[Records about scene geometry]
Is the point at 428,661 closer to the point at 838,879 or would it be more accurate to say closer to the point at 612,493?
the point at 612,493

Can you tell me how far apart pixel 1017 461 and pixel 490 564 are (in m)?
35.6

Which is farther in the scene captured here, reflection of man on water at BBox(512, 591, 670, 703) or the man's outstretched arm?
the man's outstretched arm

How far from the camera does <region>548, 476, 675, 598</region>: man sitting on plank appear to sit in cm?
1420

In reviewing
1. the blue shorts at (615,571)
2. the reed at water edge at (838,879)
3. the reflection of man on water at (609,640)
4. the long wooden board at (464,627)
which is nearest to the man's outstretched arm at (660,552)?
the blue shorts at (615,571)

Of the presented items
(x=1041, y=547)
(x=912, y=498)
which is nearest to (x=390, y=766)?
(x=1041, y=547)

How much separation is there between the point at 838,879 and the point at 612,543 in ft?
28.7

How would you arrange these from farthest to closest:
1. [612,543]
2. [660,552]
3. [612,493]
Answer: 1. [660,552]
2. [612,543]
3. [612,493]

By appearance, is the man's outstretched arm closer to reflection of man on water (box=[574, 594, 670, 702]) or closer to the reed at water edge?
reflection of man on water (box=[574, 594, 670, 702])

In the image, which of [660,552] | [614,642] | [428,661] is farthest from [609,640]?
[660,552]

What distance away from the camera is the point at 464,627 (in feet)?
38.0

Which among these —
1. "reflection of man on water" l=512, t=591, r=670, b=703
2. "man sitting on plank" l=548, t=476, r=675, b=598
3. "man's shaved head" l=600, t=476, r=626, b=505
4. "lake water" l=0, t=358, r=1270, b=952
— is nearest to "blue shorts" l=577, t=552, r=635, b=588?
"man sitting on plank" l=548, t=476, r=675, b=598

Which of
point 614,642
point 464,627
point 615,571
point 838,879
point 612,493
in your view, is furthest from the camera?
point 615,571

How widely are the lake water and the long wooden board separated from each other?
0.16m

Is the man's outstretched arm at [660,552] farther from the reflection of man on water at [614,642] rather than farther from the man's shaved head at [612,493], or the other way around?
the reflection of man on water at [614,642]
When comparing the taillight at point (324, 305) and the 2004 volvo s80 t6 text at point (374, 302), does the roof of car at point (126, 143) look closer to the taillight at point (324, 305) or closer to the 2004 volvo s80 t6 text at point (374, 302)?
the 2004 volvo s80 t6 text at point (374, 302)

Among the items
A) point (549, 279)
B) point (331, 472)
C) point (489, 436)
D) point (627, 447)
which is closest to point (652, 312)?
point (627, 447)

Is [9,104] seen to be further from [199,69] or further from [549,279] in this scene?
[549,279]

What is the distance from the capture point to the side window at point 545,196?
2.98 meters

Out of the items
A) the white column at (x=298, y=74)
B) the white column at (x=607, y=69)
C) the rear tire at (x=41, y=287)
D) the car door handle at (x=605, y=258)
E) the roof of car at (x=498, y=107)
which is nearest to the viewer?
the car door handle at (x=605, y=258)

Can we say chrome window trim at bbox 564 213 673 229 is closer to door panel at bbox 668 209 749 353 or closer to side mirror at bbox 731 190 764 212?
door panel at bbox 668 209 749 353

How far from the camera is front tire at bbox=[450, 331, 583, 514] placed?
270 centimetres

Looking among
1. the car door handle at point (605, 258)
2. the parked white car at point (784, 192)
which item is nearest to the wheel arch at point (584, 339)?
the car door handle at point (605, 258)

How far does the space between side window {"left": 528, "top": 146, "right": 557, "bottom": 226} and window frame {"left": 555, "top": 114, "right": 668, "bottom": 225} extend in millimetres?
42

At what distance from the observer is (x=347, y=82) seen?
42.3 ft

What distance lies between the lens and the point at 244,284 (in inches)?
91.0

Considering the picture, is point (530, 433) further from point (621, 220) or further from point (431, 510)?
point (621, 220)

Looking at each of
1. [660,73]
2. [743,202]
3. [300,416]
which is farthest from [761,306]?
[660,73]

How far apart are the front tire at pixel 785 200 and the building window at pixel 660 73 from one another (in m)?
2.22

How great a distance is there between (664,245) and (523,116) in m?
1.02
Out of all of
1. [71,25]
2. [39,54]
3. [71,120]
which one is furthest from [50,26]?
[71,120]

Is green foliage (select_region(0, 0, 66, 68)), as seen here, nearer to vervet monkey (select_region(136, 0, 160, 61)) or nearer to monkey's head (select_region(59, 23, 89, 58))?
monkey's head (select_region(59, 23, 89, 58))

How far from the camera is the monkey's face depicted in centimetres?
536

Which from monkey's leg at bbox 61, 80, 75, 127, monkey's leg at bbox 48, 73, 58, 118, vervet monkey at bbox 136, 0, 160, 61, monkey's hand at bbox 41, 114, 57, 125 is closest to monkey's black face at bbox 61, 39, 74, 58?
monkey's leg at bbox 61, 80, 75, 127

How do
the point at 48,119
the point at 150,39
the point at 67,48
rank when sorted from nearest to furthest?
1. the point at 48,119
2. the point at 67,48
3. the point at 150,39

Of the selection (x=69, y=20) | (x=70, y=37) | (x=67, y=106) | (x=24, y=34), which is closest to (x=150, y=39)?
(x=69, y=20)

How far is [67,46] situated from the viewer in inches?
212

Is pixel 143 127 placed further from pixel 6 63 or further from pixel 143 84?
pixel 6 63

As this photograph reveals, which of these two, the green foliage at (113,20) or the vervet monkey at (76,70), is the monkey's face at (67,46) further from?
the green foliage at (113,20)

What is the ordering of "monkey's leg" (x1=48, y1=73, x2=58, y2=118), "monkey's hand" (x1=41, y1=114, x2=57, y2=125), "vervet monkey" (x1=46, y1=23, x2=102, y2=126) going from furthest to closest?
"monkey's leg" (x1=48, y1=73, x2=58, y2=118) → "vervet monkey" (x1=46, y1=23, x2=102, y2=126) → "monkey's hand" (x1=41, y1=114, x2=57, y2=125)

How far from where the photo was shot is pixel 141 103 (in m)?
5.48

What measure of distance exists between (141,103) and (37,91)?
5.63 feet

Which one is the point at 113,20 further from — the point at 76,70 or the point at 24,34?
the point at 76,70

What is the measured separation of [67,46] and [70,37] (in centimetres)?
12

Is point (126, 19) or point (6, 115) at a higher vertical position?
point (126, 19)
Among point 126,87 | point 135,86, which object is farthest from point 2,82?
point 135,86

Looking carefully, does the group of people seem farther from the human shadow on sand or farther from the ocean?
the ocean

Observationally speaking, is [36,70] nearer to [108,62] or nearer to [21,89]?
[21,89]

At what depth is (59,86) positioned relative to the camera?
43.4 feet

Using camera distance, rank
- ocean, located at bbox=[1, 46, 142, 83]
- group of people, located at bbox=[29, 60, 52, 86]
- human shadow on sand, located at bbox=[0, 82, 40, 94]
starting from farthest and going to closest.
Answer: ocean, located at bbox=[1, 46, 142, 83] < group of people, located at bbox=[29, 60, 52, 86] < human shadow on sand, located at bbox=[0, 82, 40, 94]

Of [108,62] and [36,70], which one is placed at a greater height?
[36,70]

### [Problem description]
Put the records from the line with "Is [9,104] seen" up to and including the line with "2.98 meters" into a two-column CSV with columns text and answer, one row per record. Wrap each field in double quotes and replace any line breaks with spaces.

### [Finished answer]
text,answer
"Is [9,104] seen to be further from [199,69] or further from [549,279] in this scene?","[549,279]"
"What is the distance from the capture point to the side window at point 545,196?","2.98 meters"